To employ the aforementioned configuration, it is further required that the light propagating through the core be efficiently transformed into near-field light. To this end, it is preferred that the end face of the core facing toward the medium facing surface be as close to the medium facing surface as possible in order to allow the plasmon generator to excite surface plasmons at the nearest possible point to the medium facing surface. As the end face of the core is brought closer to the medium facing surface, the main pole decreases in length in a direction perpendicular to the medium facing surface. In this case, it is preferable to increase the width of the main pole in the track width direction to some extent so that the magnetic flux in the main pole will not be saturated at a small amount.

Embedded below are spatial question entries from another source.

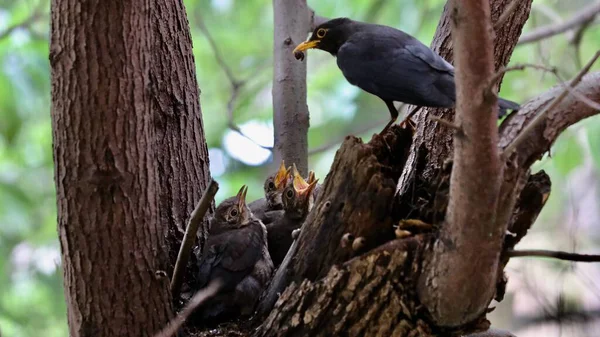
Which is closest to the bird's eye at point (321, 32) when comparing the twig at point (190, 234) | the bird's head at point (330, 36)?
the bird's head at point (330, 36)

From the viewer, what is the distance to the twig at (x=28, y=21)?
15.9 ft

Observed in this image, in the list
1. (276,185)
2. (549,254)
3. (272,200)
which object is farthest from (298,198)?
(549,254)

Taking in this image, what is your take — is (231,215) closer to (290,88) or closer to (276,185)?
(276,185)

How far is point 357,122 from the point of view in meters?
6.67

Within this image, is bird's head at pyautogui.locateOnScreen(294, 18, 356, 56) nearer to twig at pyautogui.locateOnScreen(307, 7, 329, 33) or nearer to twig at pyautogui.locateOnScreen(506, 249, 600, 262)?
twig at pyautogui.locateOnScreen(307, 7, 329, 33)

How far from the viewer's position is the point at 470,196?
74.2 inches

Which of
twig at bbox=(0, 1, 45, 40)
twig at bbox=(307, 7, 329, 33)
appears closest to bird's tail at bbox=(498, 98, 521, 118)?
twig at bbox=(307, 7, 329, 33)

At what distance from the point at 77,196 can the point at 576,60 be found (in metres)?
3.62

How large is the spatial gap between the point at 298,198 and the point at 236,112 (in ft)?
4.67

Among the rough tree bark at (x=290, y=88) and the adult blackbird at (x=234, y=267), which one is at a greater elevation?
the rough tree bark at (x=290, y=88)

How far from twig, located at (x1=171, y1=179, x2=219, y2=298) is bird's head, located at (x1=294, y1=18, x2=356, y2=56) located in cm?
143

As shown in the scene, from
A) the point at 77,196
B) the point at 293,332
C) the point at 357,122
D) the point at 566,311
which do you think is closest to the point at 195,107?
the point at 77,196

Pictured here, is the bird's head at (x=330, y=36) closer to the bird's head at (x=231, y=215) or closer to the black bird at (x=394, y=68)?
the black bird at (x=394, y=68)

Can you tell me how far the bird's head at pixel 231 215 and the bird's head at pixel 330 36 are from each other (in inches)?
32.8
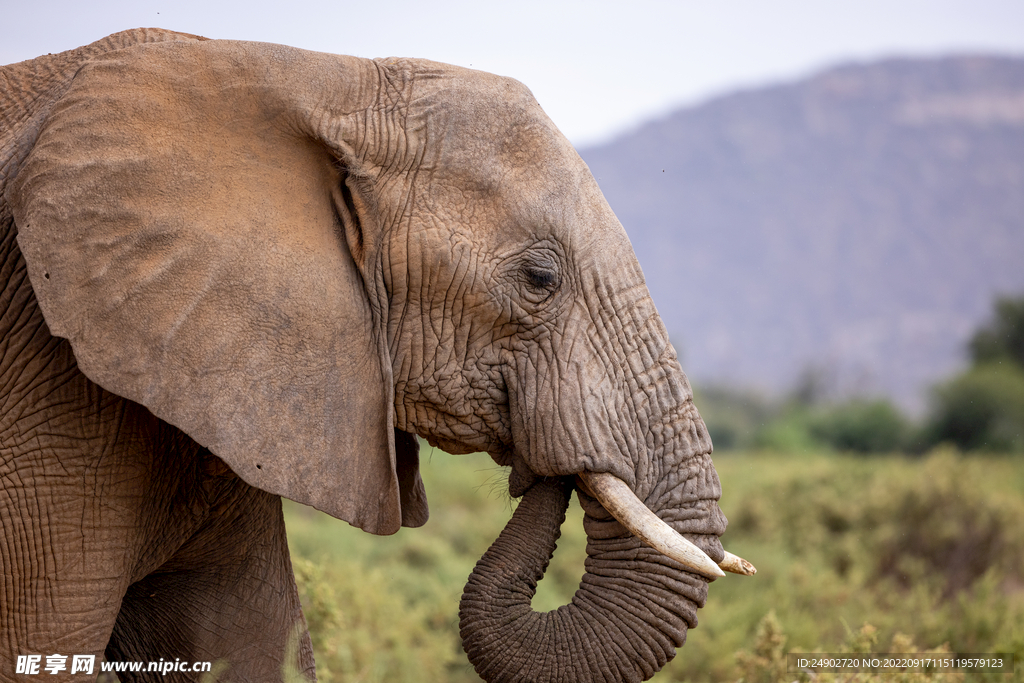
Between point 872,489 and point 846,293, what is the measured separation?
474ft

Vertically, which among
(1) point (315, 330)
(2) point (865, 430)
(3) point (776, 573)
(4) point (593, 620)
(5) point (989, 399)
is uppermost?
(1) point (315, 330)

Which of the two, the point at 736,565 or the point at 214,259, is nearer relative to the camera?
the point at 214,259

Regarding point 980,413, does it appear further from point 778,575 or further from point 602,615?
point 602,615

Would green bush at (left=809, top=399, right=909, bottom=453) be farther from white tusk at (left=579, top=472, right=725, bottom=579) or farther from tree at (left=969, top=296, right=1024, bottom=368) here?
white tusk at (left=579, top=472, right=725, bottom=579)

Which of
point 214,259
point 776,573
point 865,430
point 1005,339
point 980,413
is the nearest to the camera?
point 214,259

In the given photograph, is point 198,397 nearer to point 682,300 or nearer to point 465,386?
point 465,386

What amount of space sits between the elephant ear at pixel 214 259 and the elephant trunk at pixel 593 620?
1.42ft

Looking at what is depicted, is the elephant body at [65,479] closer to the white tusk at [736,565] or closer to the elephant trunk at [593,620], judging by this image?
the elephant trunk at [593,620]

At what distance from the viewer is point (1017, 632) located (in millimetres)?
5602

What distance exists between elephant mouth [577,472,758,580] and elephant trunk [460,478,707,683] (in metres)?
0.09

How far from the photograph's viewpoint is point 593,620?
8.96 ft

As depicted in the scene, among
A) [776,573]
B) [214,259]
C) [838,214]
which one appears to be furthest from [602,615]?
[838,214]

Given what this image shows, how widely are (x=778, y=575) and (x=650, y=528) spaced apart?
22.5 feet

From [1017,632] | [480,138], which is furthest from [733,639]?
[480,138]
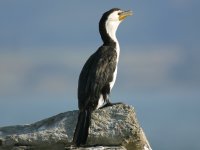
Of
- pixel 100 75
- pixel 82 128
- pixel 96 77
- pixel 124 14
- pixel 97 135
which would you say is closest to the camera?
pixel 82 128

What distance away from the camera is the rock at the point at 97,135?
10469 mm

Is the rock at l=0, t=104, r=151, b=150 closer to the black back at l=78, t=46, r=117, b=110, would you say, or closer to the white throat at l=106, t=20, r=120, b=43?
the black back at l=78, t=46, r=117, b=110

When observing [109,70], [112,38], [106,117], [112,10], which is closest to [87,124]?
[106,117]

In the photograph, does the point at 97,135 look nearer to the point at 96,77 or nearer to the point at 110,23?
the point at 96,77

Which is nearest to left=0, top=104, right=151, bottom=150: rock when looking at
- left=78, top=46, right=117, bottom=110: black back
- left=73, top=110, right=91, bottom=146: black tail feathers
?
left=73, top=110, right=91, bottom=146: black tail feathers

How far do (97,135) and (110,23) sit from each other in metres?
4.29

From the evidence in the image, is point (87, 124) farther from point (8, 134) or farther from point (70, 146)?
point (8, 134)

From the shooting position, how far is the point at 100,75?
41.9 feet

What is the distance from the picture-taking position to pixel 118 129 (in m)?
10.5

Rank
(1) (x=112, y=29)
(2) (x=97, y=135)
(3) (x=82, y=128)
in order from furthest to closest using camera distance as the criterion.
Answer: (1) (x=112, y=29)
(2) (x=97, y=135)
(3) (x=82, y=128)

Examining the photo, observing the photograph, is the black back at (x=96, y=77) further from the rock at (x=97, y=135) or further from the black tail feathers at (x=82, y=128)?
the rock at (x=97, y=135)

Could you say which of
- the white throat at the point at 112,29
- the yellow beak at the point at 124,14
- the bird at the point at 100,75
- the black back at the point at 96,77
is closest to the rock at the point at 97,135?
the bird at the point at 100,75

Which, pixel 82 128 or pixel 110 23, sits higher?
pixel 110 23

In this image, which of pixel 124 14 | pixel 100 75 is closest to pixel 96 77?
pixel 100 75
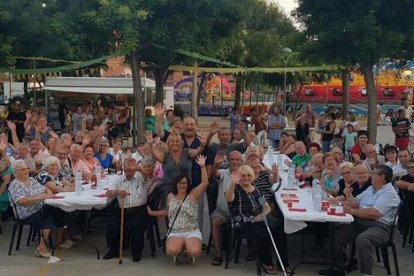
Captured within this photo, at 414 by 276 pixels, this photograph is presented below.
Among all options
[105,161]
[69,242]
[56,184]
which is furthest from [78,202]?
[105,161]

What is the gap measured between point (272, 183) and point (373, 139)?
362 inches

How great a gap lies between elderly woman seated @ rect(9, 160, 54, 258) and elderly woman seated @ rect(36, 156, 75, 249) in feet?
0.56

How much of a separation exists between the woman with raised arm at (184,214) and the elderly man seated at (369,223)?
1533mm

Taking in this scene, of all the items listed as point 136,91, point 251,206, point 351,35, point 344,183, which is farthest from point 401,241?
point 136,91

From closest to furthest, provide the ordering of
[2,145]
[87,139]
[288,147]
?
[2,145] < [87,139] < [288,147]

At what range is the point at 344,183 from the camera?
7.23m

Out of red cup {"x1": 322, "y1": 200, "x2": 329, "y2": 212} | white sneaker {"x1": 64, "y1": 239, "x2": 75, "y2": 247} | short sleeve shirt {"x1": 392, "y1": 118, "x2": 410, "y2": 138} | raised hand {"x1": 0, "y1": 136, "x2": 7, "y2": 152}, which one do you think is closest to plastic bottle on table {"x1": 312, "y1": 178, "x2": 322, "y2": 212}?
red cup {"x1": 322, "y1": 200, "x2": 329, "y2": 212}

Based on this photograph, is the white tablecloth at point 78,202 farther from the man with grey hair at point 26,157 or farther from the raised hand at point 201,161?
the man with grey hair at point 26,157

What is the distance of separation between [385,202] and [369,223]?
329mm

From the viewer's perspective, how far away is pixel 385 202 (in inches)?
246

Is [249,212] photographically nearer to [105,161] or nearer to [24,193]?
[24,193]

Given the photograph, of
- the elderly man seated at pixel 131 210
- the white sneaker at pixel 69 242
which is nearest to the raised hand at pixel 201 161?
the elderly man seated at pixel 131 210

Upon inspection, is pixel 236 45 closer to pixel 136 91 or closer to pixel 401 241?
pixel 136 91

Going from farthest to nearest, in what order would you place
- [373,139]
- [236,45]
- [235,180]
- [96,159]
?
[236,45], [373,139], [96,159], [235,180]
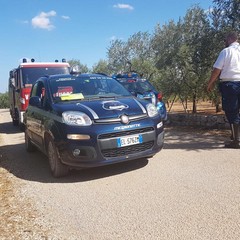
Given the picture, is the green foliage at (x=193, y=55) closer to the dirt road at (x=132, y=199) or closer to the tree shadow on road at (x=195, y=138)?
the tree shadow on road at (x=195, y=138)

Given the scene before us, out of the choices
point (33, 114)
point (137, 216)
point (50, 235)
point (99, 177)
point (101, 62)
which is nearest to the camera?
point (50, 235)

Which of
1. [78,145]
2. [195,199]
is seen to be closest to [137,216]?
[195,199]

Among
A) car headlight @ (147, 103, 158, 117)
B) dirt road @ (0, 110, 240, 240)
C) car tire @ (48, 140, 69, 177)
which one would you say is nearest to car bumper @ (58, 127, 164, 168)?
car tire @ (48, 140, 69, 177)

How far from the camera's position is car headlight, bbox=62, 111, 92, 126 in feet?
16.3

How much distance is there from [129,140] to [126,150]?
16cm

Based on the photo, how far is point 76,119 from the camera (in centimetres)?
502

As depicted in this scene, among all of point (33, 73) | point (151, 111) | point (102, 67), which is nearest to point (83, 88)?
point (151, 111)

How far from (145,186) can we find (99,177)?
915 mm

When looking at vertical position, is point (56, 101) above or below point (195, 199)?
above

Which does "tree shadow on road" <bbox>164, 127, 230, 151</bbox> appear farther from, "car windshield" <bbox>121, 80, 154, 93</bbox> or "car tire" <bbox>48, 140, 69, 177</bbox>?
"car tire" <bbox>48, 140, 69, 177</bbox>

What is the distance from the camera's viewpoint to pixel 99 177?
5270 mm

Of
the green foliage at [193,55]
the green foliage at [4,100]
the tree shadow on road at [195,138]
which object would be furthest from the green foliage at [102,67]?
the tree shadow on road at [195,138]

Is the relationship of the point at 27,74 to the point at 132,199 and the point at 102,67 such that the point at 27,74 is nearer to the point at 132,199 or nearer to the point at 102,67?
the point at 132,199

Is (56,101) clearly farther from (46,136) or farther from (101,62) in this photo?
(101,62)
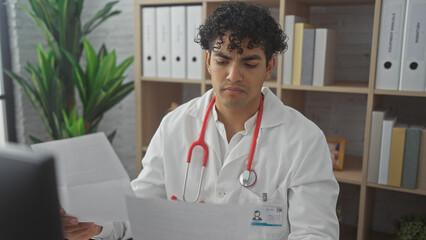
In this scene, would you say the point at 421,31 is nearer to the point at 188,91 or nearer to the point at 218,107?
the point at 218,107

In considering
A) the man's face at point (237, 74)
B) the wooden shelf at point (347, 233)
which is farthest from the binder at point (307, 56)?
the wooden shelf at point (347, 233)

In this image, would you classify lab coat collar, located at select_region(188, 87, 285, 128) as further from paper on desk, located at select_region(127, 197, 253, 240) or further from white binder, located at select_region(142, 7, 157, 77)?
white binder, located at select_region(142, 7, 157, 77)

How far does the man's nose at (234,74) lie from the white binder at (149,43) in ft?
3.27

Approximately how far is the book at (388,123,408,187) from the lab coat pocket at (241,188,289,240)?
748 mm

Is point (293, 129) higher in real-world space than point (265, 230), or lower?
higher

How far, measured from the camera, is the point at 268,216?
1262 mm

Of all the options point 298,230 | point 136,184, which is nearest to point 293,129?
point 298,230

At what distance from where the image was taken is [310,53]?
6.04 ft

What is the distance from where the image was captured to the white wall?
271 cm

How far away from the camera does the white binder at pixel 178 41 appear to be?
2.07 m

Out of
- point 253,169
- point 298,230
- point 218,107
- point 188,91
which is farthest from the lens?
point 188,91

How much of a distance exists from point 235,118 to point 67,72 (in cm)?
139

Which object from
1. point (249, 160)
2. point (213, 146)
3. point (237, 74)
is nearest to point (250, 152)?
point (249, 160)

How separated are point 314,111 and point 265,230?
3.87 feet
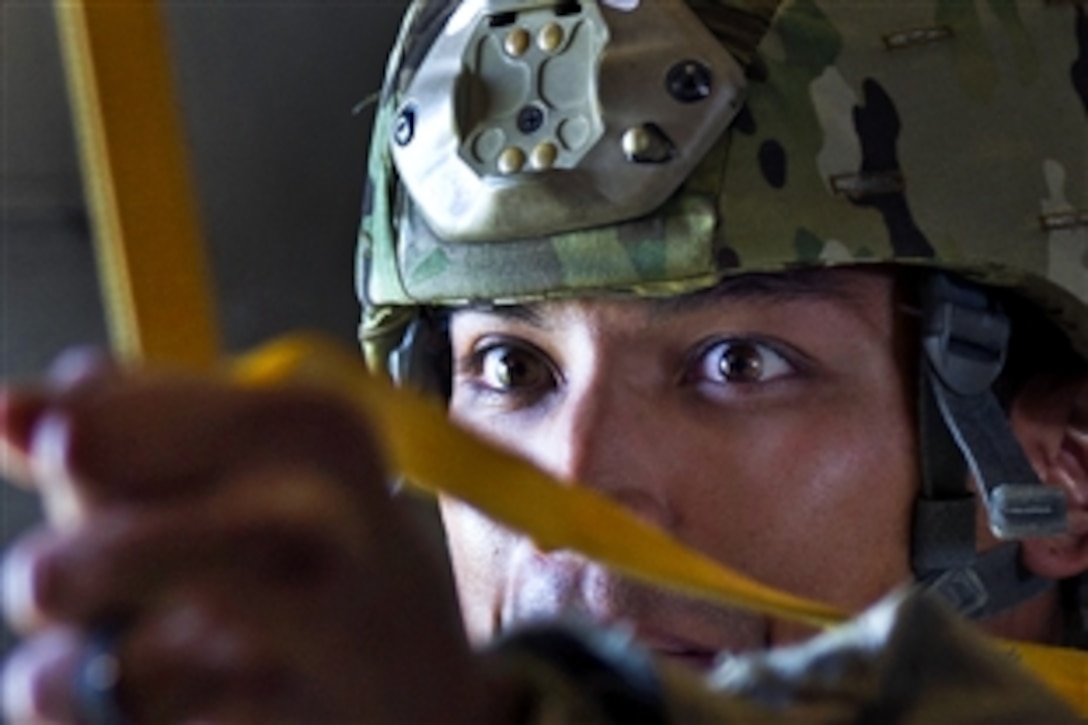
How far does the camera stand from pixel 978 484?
104cm

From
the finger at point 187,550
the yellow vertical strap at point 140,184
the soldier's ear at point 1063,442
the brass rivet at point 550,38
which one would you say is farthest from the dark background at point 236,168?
the finger at point 187,550

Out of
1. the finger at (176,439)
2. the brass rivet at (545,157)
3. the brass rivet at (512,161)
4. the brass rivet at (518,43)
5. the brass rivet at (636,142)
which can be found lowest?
the brass rivet at (512,161)

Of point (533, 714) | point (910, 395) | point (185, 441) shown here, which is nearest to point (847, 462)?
point (910, 395)

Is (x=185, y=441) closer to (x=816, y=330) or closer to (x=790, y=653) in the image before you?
(x=790, y=653)

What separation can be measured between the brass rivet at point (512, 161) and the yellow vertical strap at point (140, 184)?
1.90 ft

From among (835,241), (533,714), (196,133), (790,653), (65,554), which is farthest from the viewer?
(196,133)

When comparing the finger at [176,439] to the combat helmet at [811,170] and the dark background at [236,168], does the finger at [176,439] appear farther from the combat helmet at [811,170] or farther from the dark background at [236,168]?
the dark background at [236,168]

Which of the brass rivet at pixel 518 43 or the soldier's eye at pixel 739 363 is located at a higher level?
the brass rivet at pixel 518 43

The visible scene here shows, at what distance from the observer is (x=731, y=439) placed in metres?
1.02

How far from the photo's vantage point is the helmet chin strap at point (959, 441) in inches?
40.9

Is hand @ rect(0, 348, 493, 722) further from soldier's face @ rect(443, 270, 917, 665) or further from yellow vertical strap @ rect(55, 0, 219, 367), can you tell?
soldier's face @ rect(443, 270, 917, 665)

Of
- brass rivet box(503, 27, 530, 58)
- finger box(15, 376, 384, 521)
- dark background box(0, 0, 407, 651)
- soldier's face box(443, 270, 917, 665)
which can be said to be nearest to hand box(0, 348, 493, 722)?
finger box(15, 376, 384, 521)

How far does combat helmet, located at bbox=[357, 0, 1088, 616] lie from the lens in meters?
1.00

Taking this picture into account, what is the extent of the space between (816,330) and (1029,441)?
6.8 inches
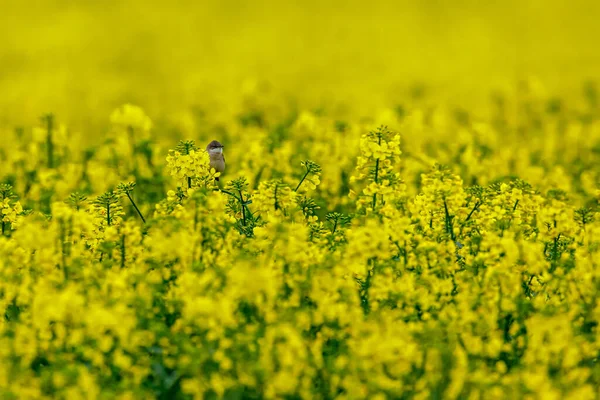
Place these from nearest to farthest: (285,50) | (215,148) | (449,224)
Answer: (449,224) → (215,148) → (285,50)

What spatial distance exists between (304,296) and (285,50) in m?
13.9

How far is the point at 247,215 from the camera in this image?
233 inches

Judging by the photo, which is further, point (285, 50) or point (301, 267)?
point (285, 50)

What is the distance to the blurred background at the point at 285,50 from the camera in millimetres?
14086

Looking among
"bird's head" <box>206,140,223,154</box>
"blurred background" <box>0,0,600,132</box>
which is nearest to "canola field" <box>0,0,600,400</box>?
"bird's head" <box>206,140,223,154</box>

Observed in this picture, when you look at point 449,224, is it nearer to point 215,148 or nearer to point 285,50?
point 215,148

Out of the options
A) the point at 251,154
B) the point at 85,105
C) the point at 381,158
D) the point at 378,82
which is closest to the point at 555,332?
the point at 381,158

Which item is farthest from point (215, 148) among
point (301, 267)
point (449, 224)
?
point (301, 267)

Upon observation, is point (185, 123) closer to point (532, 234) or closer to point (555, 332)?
point (532, 234)

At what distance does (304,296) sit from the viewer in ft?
15.1

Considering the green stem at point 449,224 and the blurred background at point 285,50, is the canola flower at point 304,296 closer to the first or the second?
the green stem at point 449,224

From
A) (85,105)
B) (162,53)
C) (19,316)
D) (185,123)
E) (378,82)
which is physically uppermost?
(162,53)

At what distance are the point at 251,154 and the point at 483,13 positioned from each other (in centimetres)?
1273

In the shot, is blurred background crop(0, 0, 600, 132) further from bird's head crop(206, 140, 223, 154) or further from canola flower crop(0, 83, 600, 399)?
canola flower crop(0, 83, 600, 399)
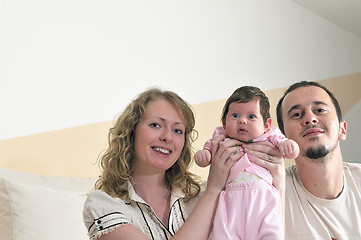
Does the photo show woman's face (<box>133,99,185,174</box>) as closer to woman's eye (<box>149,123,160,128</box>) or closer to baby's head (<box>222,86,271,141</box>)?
woman's eye (<box>149,123,160,128</box>)

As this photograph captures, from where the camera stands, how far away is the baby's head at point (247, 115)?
1591 millimetres

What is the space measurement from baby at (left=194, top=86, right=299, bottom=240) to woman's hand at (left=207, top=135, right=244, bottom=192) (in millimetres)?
19

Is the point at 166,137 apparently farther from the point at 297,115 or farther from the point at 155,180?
the point at 297,115

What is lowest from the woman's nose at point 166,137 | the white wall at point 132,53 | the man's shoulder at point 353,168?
the man's shoulder at point 353,168

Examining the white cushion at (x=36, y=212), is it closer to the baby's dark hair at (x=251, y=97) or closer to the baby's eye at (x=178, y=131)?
the baby's eye at (x=178, y=131)

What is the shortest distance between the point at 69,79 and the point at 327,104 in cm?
136

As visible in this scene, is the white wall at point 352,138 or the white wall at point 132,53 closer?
the white wall at point 132,53

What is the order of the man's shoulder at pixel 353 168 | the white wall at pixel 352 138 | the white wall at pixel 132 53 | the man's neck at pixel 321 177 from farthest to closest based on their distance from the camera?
the white wall at pixel 352 138 → the white wall at pixel 132 53 → the man's shoulder at pixel 353 168 → the man's neck at pixel 321 177

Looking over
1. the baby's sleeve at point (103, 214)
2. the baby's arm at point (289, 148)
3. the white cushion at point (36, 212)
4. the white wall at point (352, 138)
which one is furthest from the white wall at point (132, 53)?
the baby's arm at point (289, 148)

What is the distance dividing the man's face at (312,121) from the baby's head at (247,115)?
35 centimetres

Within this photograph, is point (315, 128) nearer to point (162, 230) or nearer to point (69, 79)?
point (162, 230)

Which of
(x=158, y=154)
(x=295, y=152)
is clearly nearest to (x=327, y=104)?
(x=295, y=152)

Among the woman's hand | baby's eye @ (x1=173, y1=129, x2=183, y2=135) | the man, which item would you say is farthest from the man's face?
baby's eye @ (x1=173, y1=129, x2=183, y2=135)

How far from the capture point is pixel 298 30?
13.3ft
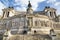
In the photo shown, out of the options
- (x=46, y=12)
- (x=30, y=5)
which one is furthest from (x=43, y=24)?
(x=46, y=12)

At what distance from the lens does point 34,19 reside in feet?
140

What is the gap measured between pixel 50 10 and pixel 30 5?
14.7 meters

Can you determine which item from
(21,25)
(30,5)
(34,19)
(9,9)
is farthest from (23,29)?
(9,9)

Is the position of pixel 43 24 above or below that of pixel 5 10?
below

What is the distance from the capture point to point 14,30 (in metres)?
40.8

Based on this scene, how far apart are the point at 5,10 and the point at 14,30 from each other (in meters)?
25.6

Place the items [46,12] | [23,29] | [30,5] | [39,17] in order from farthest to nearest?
[46,12]
[30,5]
[39,17]
[23,29]

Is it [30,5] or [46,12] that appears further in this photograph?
[46,12]

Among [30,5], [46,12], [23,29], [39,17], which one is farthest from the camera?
[46,12]

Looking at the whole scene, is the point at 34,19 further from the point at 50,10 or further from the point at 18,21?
the point at 50,10

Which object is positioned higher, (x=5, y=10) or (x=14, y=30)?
(x=5, y=10)

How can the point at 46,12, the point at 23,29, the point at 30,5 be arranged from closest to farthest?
the point at 23,29
the point at 30,5
the point at 46,12

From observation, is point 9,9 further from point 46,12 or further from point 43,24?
point 43,24

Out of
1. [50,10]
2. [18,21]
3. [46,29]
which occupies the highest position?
[50,10]
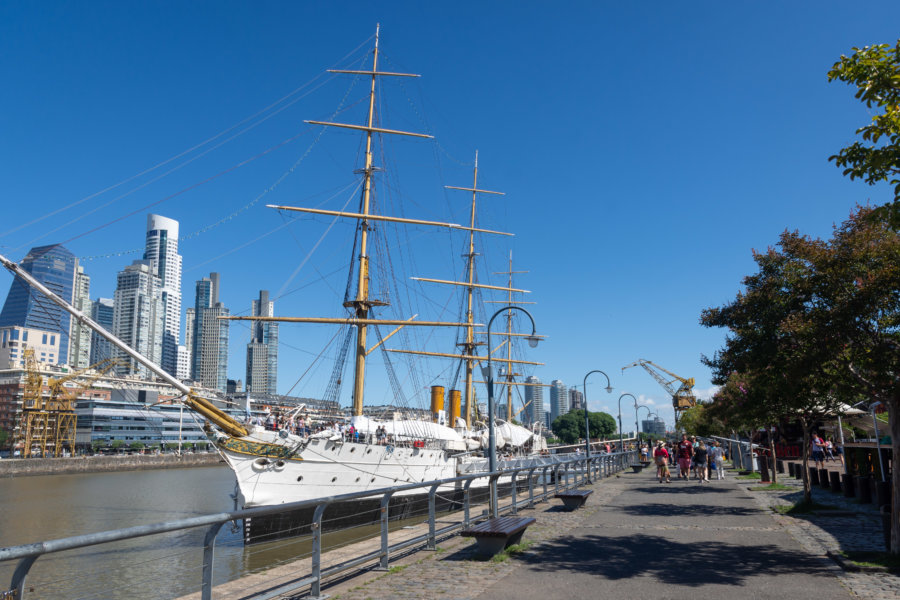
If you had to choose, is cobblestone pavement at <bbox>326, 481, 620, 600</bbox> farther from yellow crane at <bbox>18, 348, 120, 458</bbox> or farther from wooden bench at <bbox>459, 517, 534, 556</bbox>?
yellow crane at <bbox>18, 348, 120, 458</bbox>

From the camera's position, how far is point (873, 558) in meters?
9.08

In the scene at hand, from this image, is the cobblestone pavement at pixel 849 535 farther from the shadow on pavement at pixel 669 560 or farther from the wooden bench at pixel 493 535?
the wooden bench at pixel 493 535

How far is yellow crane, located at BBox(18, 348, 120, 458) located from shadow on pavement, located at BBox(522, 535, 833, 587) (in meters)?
110

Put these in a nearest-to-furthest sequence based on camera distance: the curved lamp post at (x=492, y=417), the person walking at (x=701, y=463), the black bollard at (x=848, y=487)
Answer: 1. the curved lamp post at (x=492, y=417)
2. the black bollard at (x=848, y=487)
3. the person walking at (x=701, y=463)

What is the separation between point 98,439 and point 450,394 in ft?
326

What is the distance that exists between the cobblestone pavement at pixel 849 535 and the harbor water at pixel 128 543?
7.08m

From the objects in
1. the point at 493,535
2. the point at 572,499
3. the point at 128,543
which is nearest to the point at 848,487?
the point at 572,499

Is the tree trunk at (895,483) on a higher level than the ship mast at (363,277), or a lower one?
lower

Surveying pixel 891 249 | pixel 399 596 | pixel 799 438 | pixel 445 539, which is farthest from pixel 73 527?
pixel 799 438

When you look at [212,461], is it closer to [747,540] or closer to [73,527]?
[73,527]

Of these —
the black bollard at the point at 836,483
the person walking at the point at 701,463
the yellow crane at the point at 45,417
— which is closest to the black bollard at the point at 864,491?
the black bollard at the point at 836,483

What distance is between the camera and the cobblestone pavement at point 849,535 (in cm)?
755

However, when the above configuration was employed and the width of the main pole in the track width direction was increased to some extent, the following problem was found to occur. A write magnetic field is a magnetic field leaking from the front end face of the main pole toward a recording medium. One of the known general properties of the main pole is that, when the main pole has an edge, the magnetic field leaking from the main pole tends to be strong in the vicinity of the edge. Therefore, when the width of the main pole in the track width direction is increased to some extent, magnetic fields that are generated from the vicinities of opposite track-widthwise ends of the front end face of the main pole are strong whereas a magnetic field that is generated from the vicinity of the track-widthwise center of the front end face of the main pole is weak. In this case, when an attempt is made to generate a write magnetic field of sufficient magnitude, the magnetic fields generated from the vicinities of opposite track-widthwise ends of the front end face of the main pole become excessively strong, and the excessively strong magnetic fields may cause a phenomenon that, when a signal is being written on a certain track, signals stored on one or more tracks adjacent to the track targeted for writing are erased or attenuated (this phenomenon will hereinafter be referred to as adjacent track erasure). To achieve higher recording densities, it is required to prevent the occurrence of adjacent track erasure.